Hospice Care is also provided to the families the documents in which it was noted that the care in hospice is not curative, that have misled patients who were not terminally ill.

In addition, hospices were charging Medicare exorbitant amounts for services that the centers did not provide. In 2016, Medicare paid $ 16.7 billion for hospice care, 81% more than in 2006, and the number of patients in the hospice increased by only 53%.

In one case, a Mississippi hospice owner received over $ 1 million from Medicare for two patients who didn’t even know they were registered.

Medicare provided payments ranging from $ 447,000 to $ 1.2 million for services that did not meet Medicare requirements due to inadequate care or billing for services provided to patients who were not terminally ill. The centers also billed for serious and intensive care when the patient needed regular home care, allowing hospices to receive $ 672 a day from Medicare, rather than $ 151 a day.

Hospice in new York hired Medicare employees for one month of continuous home care, the cost was $ 1 million 266 thousand 517, although the patient had already died.

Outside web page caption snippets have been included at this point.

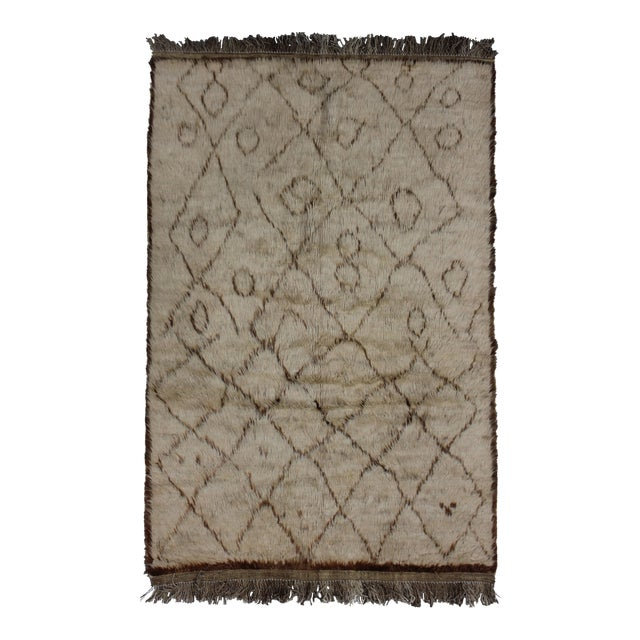 Hand Knotted Shag Area Rug - 3′9″ × 5′6″ For Sale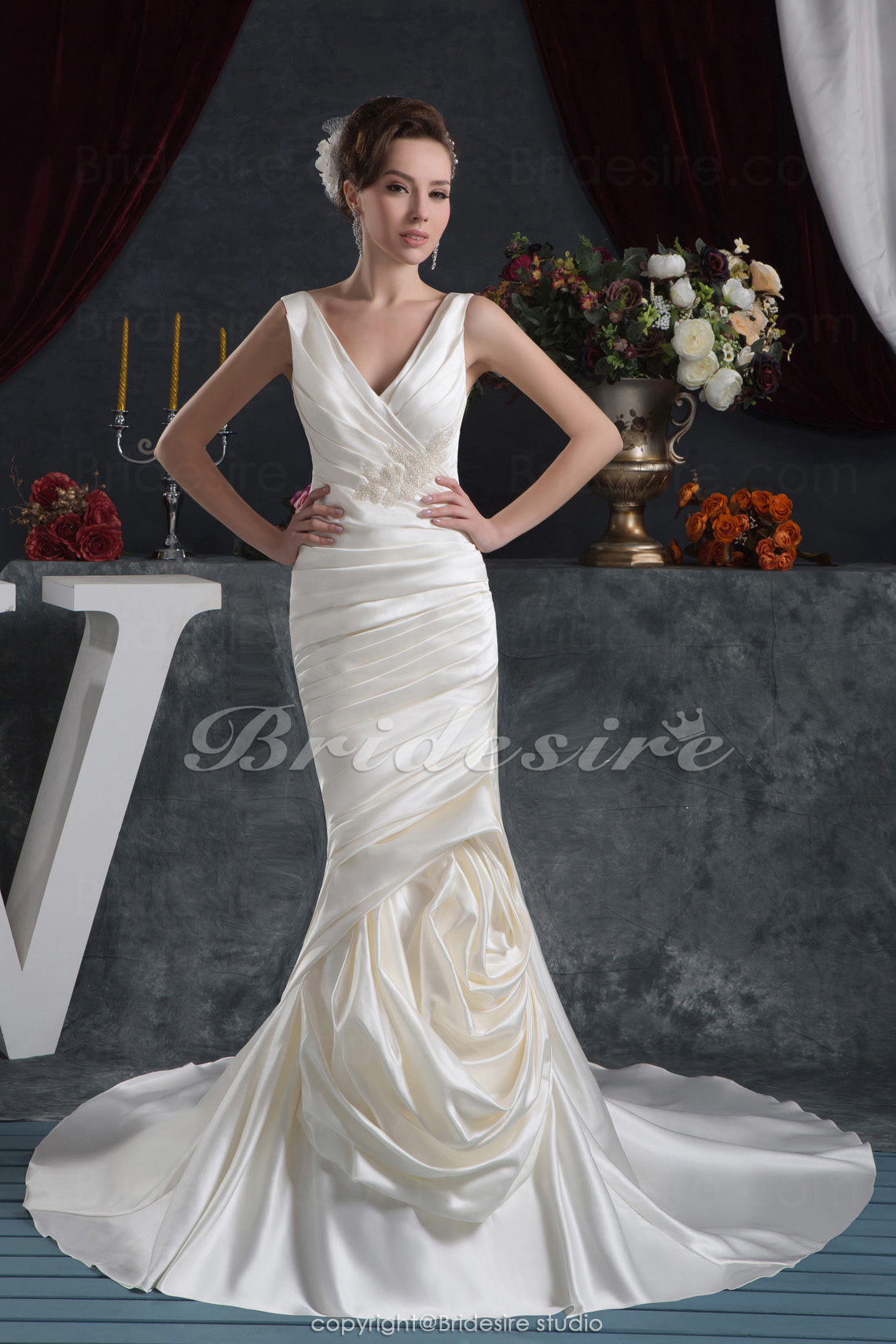 Trumpet/Mermaid V-neck Floor-length Court Train Sleeveless Satin Wedding Dress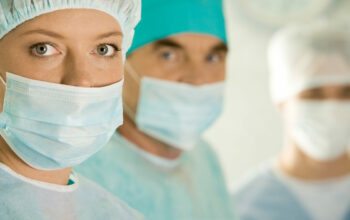 3 zdravotníci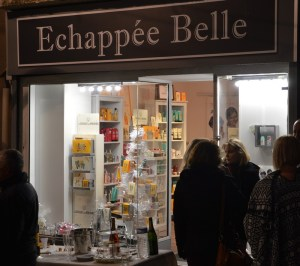 l'échappée belle au Mourillon à Toulon est une boutique de cosmétiques pour femmes, hommes et enfants proposant notamment les marques le couvent des minimes, mülhe, too fruit et les bougies la française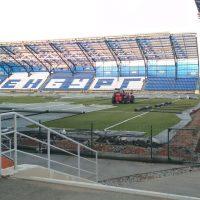 На стадионе «Газовик» появится новый газон и электронные щиты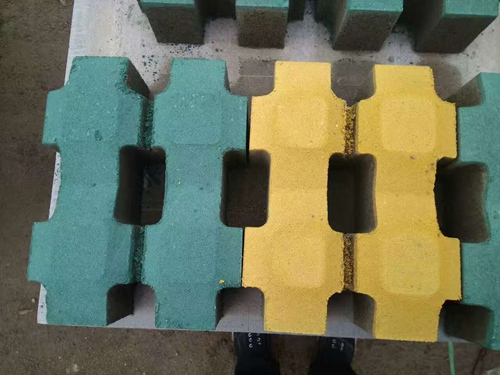 都蘭抗壓力強的井圈井蓋批發-西寧金富星水泥制品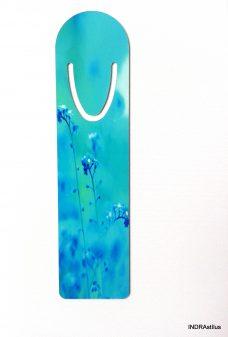 Kék virágos könyvjelző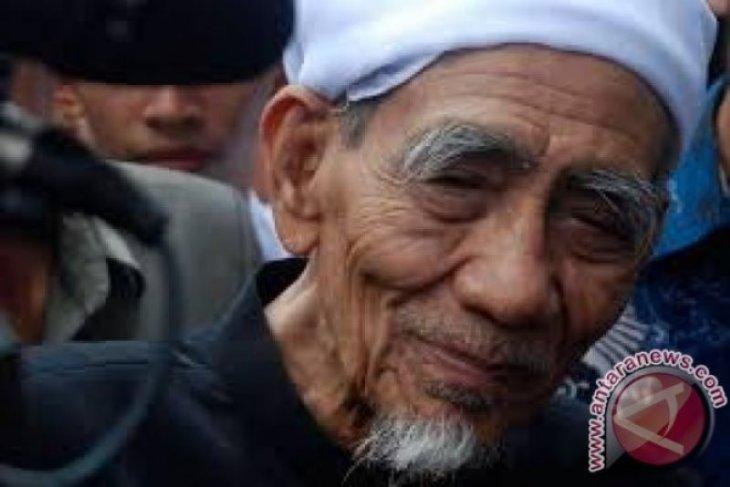 Prabowo Subianto inspired by KH Maimoen Zubair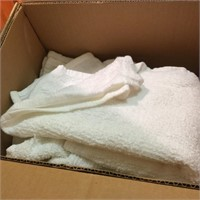 UNUSED WHITE HAND & BATH TOWELS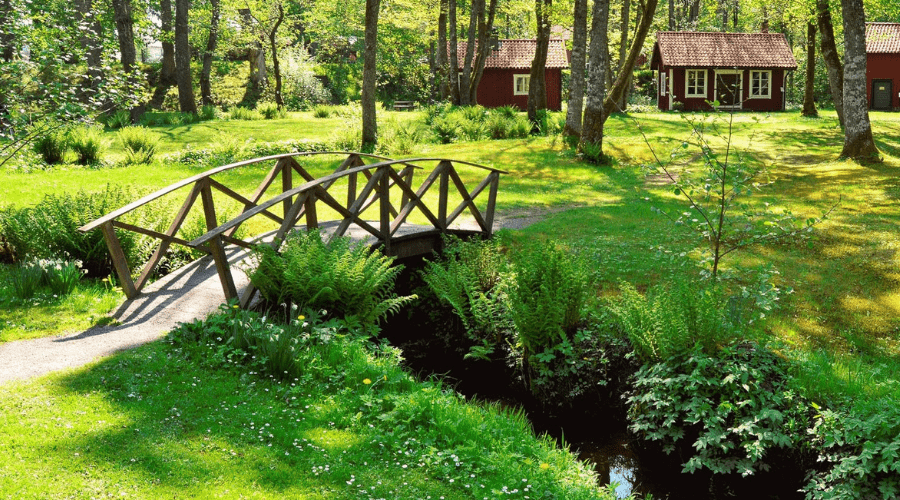 Featured Image - BACKYARD BRIDGE IDEAS_ TRANQUIL PERSPECTIVE FOR YOUR LANDSCAPE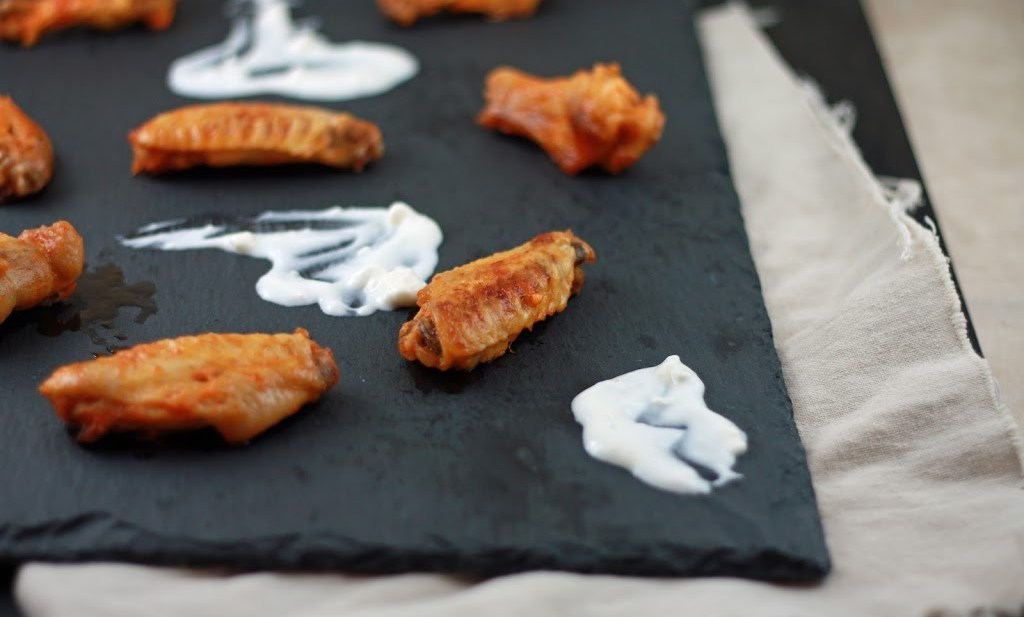 skinny buffalo wings with buttermilk blue cheese dip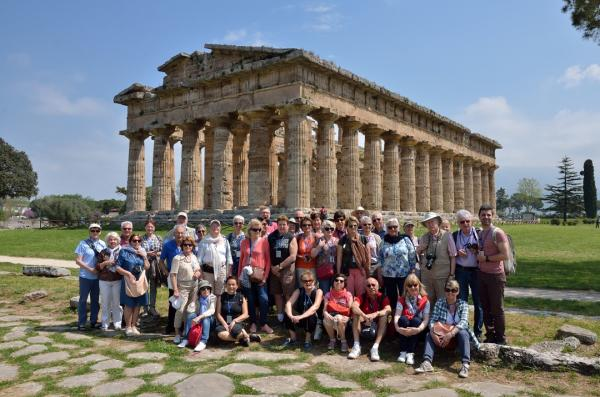 147 paestum devant le second temple d hatena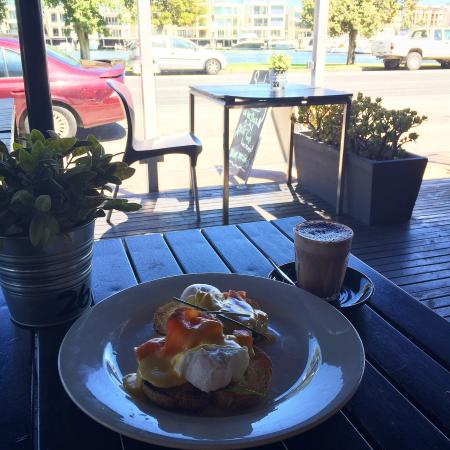 plank kitchen and bar: Egg royals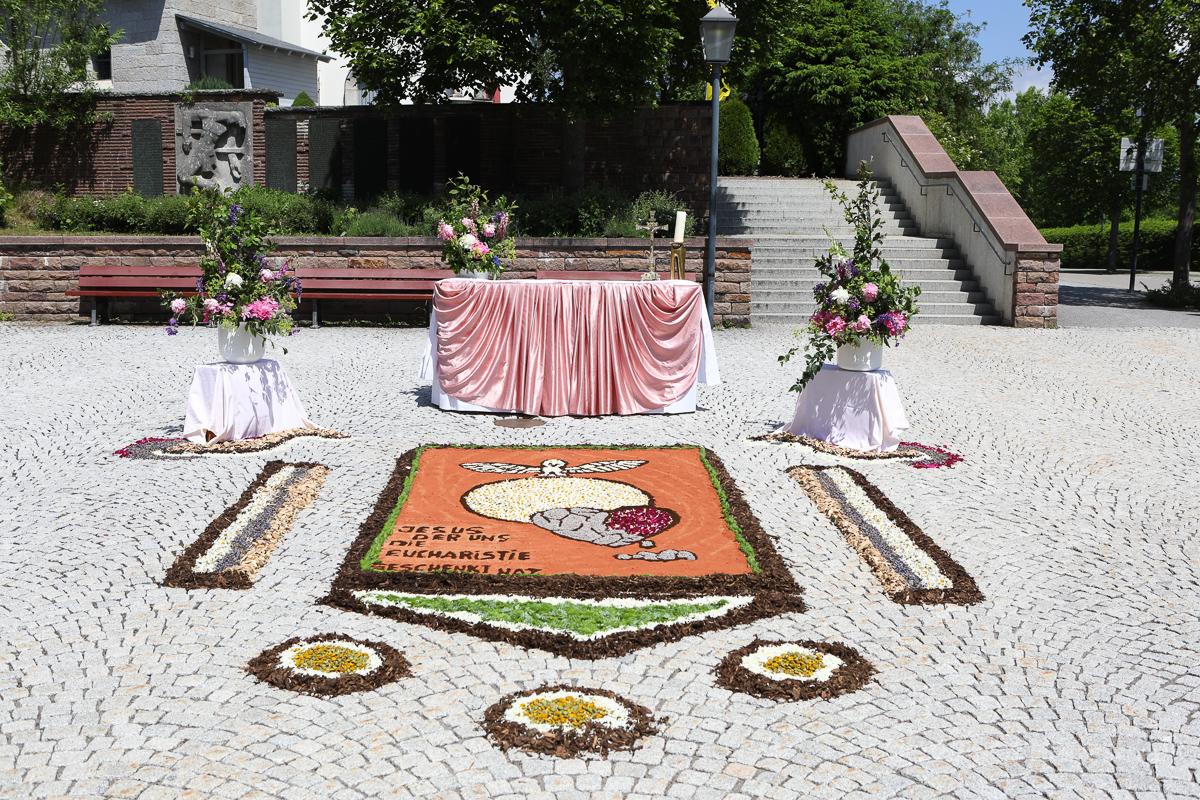 Blumen-Altar an der Kirche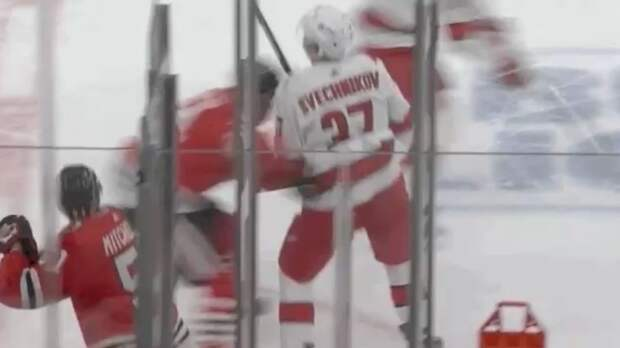 Уложил с одного удара. Русский хоккеист Свечников опрокинул соперника на лед мощным силовым приемом: видео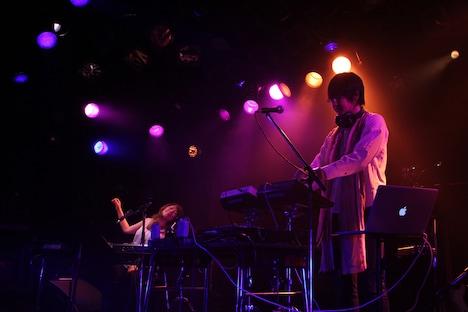 矢野顕子とsasakure.UKのセッションの様子。(撮影:天田輔)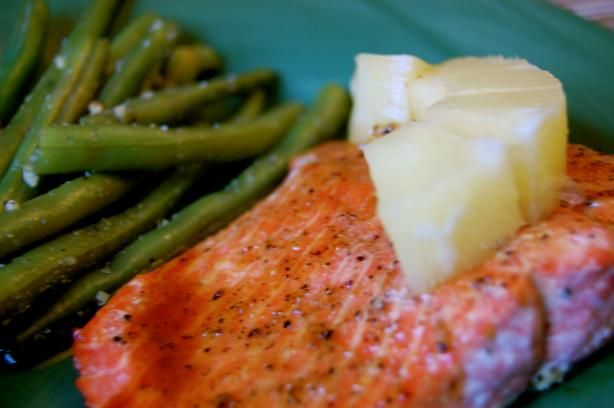 Applebee's Honey Grilled Salmon. Top Secret recipe. It's all about the sauce with this one. This sweet, tangy and slightly spicy sauce goes perfectly with salmon, but can also be used on chicken or ribs.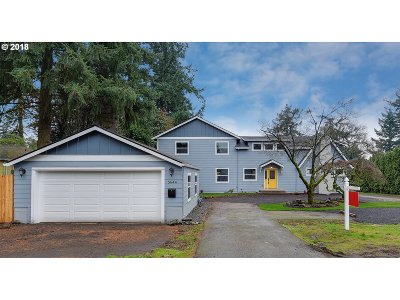Portland Single Family Home For Sale: 5644 SE Flavel Dr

The national hospice organization stated that these examples are exceptions and not representative of routine operations. “NHPCO continues to emphasize that the cases cited in the report do not reflect an adequate context for the provision of hospice services in the United States,” the President and CEO of the national hospice organization Edo Banach said in a statement.

“It should be understood that rare cases of intentional fraud and abuse should be treated separately from unintended documentation or mathematical errors in an extremely burdensome and complex regulatory environment,” he said.

The inspector General’s report also affects the payment system underlying hospice services. “Hospice payments do not include any adjustments or other payments that are related to the quality of service provided by hospices,” the report said.

Several recommendations were made in the report, but it is not clear whether any action will be taken.